At 11 a.m. on Wednesday morning in the Scheuer House of Manhattan Beach, Bobby Gotlin is handing out two types of cream-filled chocolate and vanilla cookies. Her black knit cap, embroidered with three joined flowers, frames her face as she smiles at anyone who takes a cookie. She knows everyone in the room, which is slowly filling up with roughly 30 elderly people.

All around the senior center are little cliques eating their lunches. Men sit with men. Women sit with women. And some sit alone, quietly eating their breaded chicken and sweet mashed potatoes while surveying the room.

Gotlin doesn’t sit. She makes her rounds, handing out milk tickets. Consumed by all her tasks, she forgets her cell phone near the kitchen, along with other belongings.

“Where the heck is my purse?” she asks. “I can’t find my purse.”

Gotlin paces; the rest eat lunch. 

Four women sit together in the back of the room, smiling as they talk to each other and over each other. “Those women, they always sit together,” says Barbara Kantor, who sits elsewhere and who wore a Mets hat and a long, brown trench coat.

All four women are in their eighties.

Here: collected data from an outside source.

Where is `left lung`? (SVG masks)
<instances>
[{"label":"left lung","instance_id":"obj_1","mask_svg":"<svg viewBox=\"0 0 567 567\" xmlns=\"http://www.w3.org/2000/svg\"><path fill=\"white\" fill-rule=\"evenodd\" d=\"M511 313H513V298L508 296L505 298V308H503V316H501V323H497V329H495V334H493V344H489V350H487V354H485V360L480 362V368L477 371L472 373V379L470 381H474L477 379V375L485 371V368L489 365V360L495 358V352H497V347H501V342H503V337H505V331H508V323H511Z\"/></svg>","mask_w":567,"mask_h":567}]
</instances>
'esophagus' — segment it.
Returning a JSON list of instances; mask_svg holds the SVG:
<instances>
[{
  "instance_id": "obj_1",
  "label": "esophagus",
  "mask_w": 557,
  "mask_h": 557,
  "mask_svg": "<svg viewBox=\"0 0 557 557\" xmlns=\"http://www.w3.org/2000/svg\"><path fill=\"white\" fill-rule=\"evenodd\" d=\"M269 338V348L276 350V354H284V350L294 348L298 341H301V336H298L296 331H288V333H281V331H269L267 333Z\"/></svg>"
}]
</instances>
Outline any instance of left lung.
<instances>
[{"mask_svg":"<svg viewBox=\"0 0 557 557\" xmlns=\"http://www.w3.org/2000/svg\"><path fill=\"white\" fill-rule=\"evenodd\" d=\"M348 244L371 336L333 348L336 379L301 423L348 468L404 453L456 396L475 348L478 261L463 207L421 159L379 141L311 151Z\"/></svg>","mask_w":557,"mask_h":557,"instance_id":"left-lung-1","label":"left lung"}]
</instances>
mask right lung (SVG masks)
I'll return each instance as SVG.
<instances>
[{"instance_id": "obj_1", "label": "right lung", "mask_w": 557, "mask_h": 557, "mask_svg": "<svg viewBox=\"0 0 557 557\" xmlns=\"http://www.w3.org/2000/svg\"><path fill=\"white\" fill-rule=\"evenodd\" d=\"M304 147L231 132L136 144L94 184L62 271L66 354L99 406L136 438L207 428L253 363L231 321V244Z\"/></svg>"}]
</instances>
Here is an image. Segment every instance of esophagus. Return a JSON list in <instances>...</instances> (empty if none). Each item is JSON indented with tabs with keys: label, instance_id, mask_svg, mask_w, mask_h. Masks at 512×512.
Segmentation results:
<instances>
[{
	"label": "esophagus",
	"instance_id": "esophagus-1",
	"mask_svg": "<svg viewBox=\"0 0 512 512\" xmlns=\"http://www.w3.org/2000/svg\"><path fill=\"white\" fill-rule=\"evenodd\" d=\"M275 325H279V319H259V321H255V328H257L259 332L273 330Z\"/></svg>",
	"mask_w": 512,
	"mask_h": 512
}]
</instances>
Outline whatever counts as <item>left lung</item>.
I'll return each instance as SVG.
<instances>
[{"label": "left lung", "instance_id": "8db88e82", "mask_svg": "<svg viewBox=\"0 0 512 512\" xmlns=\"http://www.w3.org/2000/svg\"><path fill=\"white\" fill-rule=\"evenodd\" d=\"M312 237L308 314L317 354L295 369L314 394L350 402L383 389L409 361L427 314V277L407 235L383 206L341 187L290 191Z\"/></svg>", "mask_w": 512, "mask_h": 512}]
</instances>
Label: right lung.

Sylvia Wald, Thelma Levine, Shirley Simon and Frances Gerber talk about politics.

“Obama really redeemed himself,” Wald says of the second presidential debate.

“We are all voting for Obama,” says Gerber.

Unless someone has a doctor’s appointment, the ladies dine together on Monday through Friday. At 10:30 on weekday mornings a van picks each of them up from their apartments, takes them to lunch and brings them right back home when lunch ends at noon. The food is plentiful, the company is comforting and the brief two and a half hours give the men and women a reason to get dressed, get out of the house, says Gerber, and keep from getting “depressed.”

The Scheuer House offers various afternoon classes from line dancing to poetry, and while the ladies say they would love to attend, the van leaves too soon.

“We used to leave later,” says Wald. Still, she retains a sunny disposition. “We’ve got milk and bread and newspapers. We’ve got everything we need.”

Gotlin, who has finally found her phone, walks by the ladies’ table to make sure the women have received their milk tickets. They say that they have and then compliment her outfit, a top decorated with kittens and jewelry draping over the neckline.

Lunch is coming to a close and the women prepare to leave. Frances Gerber combs her hair.

“You know she cuts her own hair,” says Shirley Simon.

“Well, I got it done for $27 and I didn’t even like it,” says Gerber.

The women chat as they help each other up from their seats. There is some confusion as to whether their van is waiting outside. The women look across the room where a driver is waiting.

They head toward the exit and onto the bus that takes them back home, until tomorrow.